The name Biedermann is itself a play on the German word bieder meaning conventional, conservative, worthy, honest, upright and is frequently used in a pejorative or ironic context. Thus the name equates to der biedere Mann or the worthy man. Bieder is associated with Biedermeier, a cultural style of the 19th century prominent for its association with a type of petite bourgeoisie mindset.

==Production history==
The Fire Raisers, translated by Michael Bullock, was produced in London on December 21, 1961, at the Royal Court Theatre with Alfred Marks as Biedermann. The same translation was also presented at Bristol Old Vic in 1962, with Paul Eddington in the role of Biedermann. The first British performance of the full play took place at the Citizens' Theatre, Glasgow in May 1962 with Jack Radcliffe in the role of Biedermann and Helen Norman as Babette.
Jules Irving and Herbert Blau directed a San Francisco Actor's Workshop production of The Firebugs on February 28, 1964. Bullock's translation was also staged by the Edinburgh Gateway Company in the autumn of 1964. Also in 1964, the play was put on at Lawrence College (now Lawrence University).

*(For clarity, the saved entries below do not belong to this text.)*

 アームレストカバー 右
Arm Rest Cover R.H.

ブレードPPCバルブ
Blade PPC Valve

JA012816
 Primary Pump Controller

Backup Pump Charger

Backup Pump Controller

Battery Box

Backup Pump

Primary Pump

Mordecai Gorelik, research professor of theater at Southern Illinois University (SIU), wrote the authorized English translation and directed it to positive reviews in 1964 while a visiting professor at California State University, Los Angeles, and again June 1–5, 1965, at SIU. The inmates of San Quentin Prison staged The Firebugs in June 1965. The first United States performance that included the epilogue was directed by Edwin Duerr on May 16, 1968, at California State College, Fullerton.

During his brief tenure as Director of the Liverpool Playhouse, Bernard Hepton put on the play, which featured in his effort to move the theatre’s repertoire beyond its normal fare.

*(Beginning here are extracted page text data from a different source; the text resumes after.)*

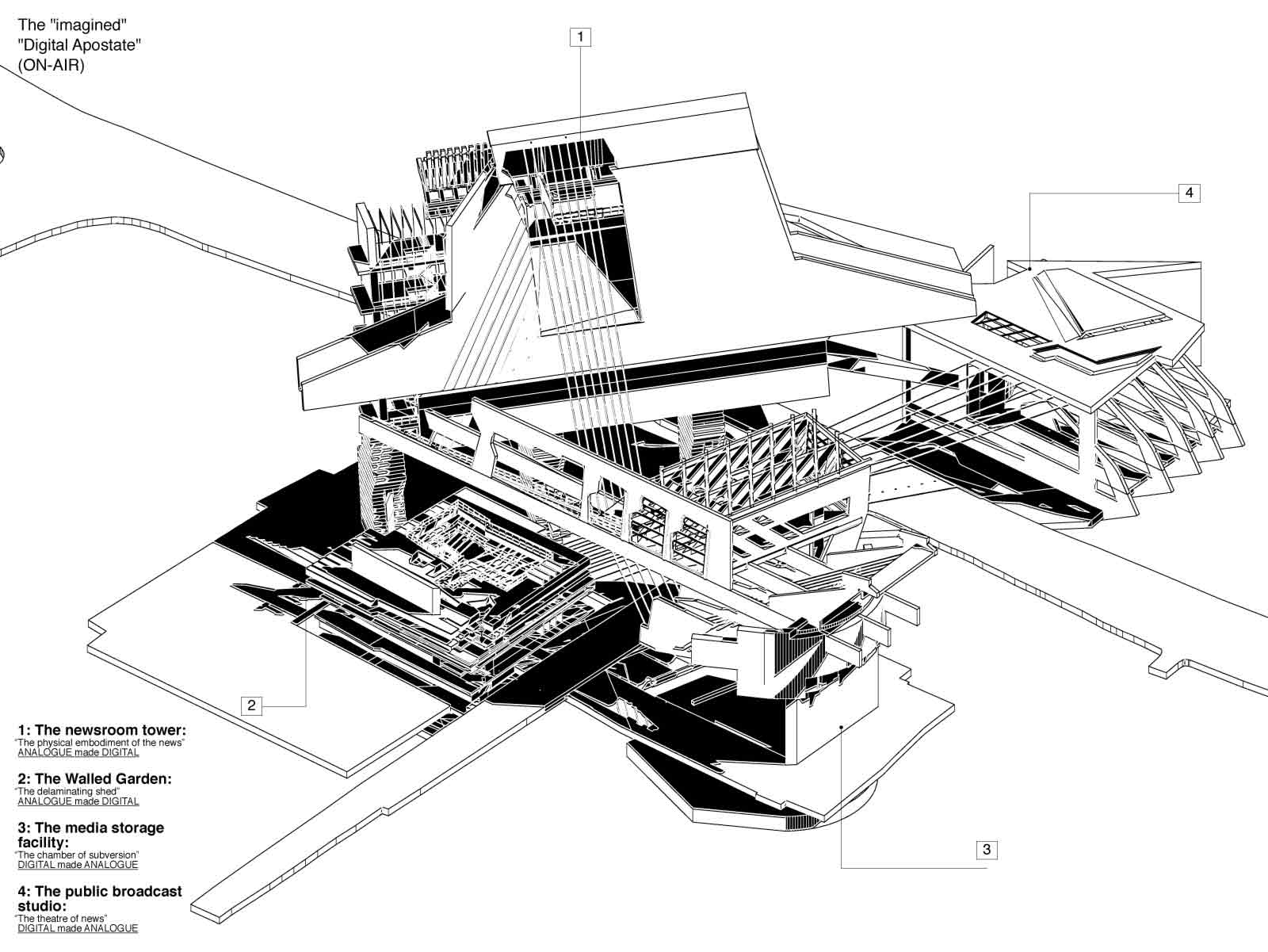 The "imagined"
"Digital Apostate"
(ON-AIR)

1

4

2

3

1: The newsroom tower:
"The physical embodiment of the news"
ANALOGUE made DIGITAL

2: The Walled Garden:
"The delaminating shed"
ANALOGUE made DIGITAL

3: The media storage facility:
"The chamber of subversion"
DIGITAL made ANALOGUE

4: The public broadcast studio:
"The theatre of news"
DIGITAL made ANALOGUE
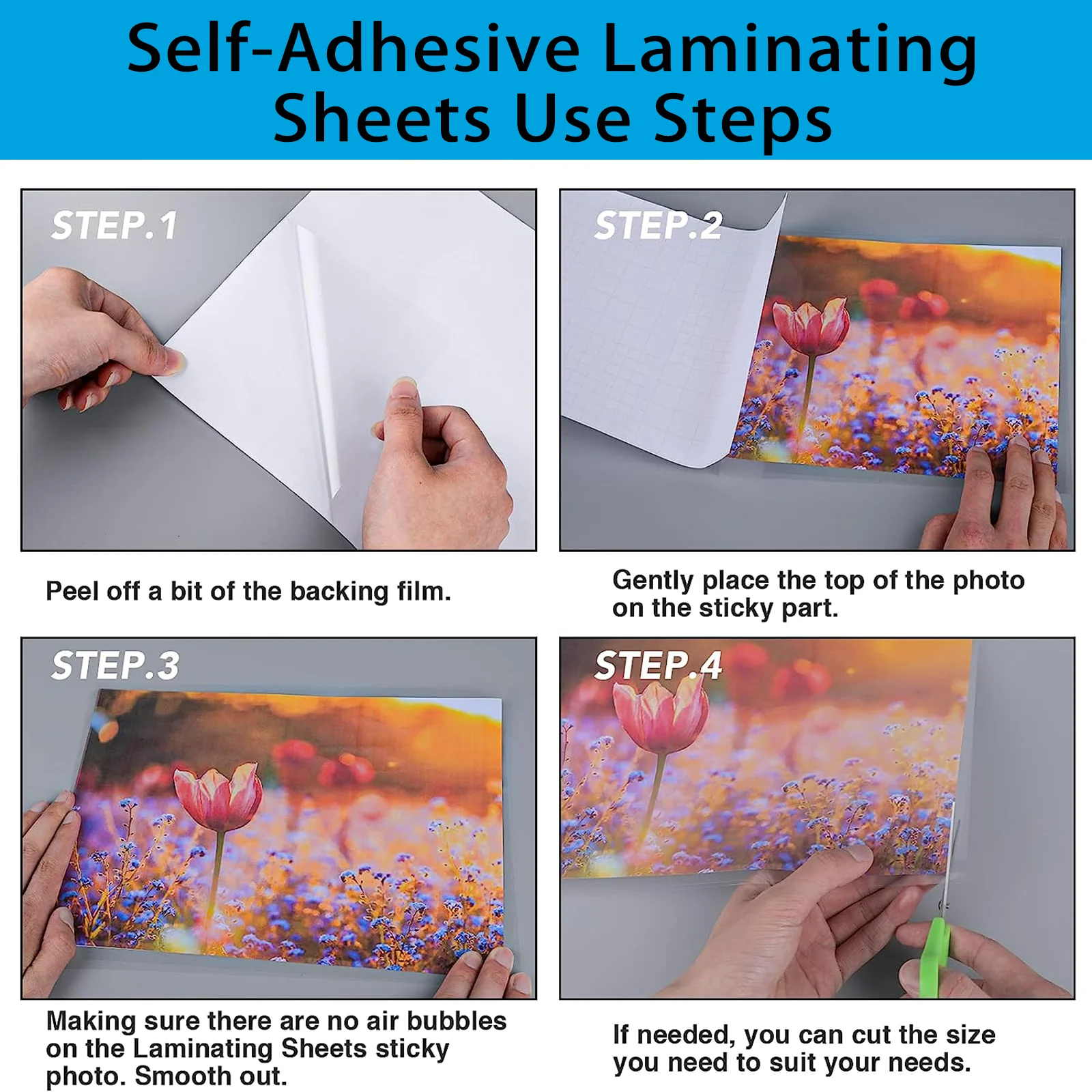 Self-Adhesive Laminating Sheets Use Steps

STEP.1

Peel off a bit of the backing film.

STEP.2

Gently place the top of the photo on the sticky part.

STEP.3

Making sure there are no air bubbles on the Laminating Sheets sticky photo. Smooth out.

STEP.4

If needed, you can cut the size you need to suit your needs.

A new translation of the play by Alistair Beaton entitled The Arsonists, featuring Benedict Cumberbatch, was produced at London's Royal Court Theatre in November 2007, under the direction of Ramin Gray. It was also performed in 1968 at the Bristol Old Vic with Tim Pigott-Smith as one of the Fireraisers.

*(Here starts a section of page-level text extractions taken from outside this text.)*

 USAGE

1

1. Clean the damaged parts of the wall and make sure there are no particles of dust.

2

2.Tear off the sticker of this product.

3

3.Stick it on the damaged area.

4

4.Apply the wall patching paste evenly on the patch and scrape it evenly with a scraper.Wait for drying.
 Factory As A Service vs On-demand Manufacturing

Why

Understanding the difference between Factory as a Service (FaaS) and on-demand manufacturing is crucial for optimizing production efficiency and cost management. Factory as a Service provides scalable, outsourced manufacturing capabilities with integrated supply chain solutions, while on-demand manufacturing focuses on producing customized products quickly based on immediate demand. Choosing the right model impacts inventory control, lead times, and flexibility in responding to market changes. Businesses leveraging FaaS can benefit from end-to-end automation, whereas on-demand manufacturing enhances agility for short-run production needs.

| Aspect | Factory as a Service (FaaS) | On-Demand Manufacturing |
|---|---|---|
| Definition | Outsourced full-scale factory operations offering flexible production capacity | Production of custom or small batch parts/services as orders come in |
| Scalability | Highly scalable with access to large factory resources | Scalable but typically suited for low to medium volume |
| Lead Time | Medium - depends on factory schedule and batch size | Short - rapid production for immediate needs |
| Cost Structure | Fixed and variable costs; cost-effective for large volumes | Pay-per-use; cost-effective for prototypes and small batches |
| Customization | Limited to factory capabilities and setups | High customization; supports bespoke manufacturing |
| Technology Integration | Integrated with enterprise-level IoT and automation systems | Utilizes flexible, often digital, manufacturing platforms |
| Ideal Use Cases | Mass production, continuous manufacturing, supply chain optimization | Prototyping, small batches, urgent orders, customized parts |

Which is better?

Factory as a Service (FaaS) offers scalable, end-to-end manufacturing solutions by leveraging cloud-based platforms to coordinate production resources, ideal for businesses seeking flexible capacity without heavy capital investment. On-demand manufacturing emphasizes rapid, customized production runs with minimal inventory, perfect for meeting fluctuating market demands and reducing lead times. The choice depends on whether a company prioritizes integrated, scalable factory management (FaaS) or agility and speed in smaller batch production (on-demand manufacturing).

The play has been adapted into the opera Biedermann und die Brandstifter by Šimon Voseček (premiered in 2013 at the Neue Oper Wien in Vienna). The English version Biedermann and the Arsonists, translated by David Pountney, was performed at the Independent Opera at Sadler's Wells in November 2015. (director: Max Hoehn, conductor: Tim Redmond).

In September 2017, Washington's Woolly Mammoth Theatre Company produced an updated staging of the play, almost immediately after the election of Donald Trump. The script was from the translation by Alistair Beaton and directed by Michael Garcés. The theater cast their artistic director Howard Shalwitzof as the lead actor.